Extract every line of text from the records below word for word, leaving the pictures out.
····················
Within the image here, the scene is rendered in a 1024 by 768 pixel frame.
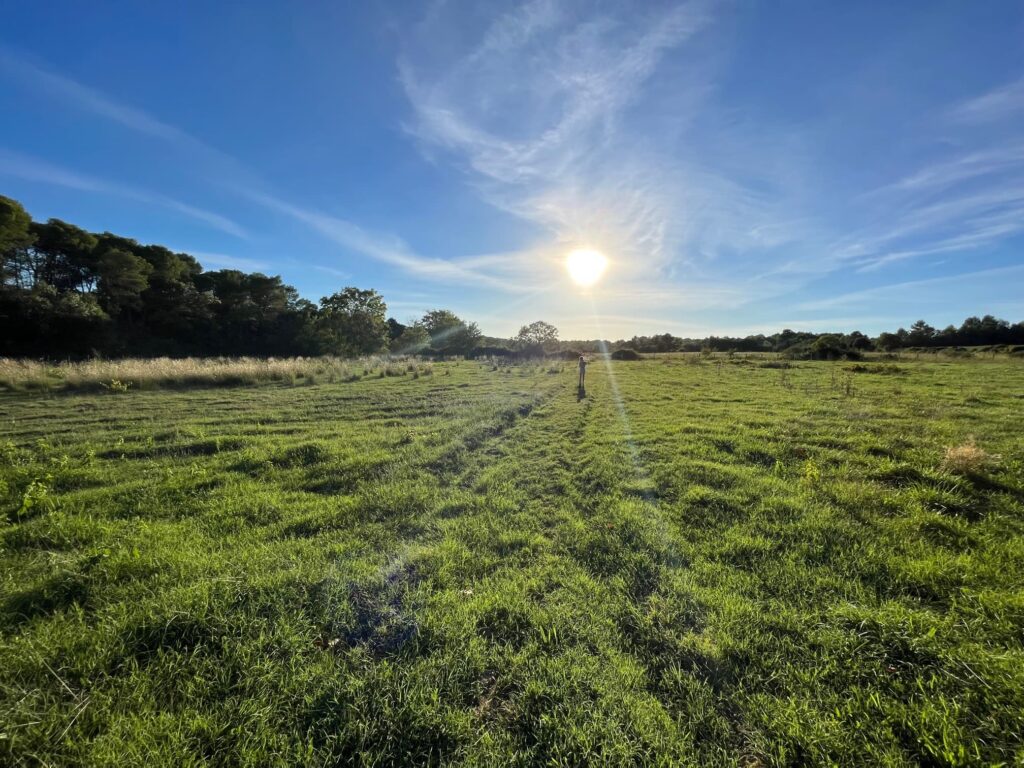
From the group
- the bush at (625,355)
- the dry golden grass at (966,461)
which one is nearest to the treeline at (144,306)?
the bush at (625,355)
····················
[The solution]:
Within the image here, the scene is rendered in a 1024 by 768 pixel frame.
From the group
- the bush at (625,355)
- the dry golden grass at (966,461)
which one is nearest to the treeline at (144,306)?
the bush at (625,355)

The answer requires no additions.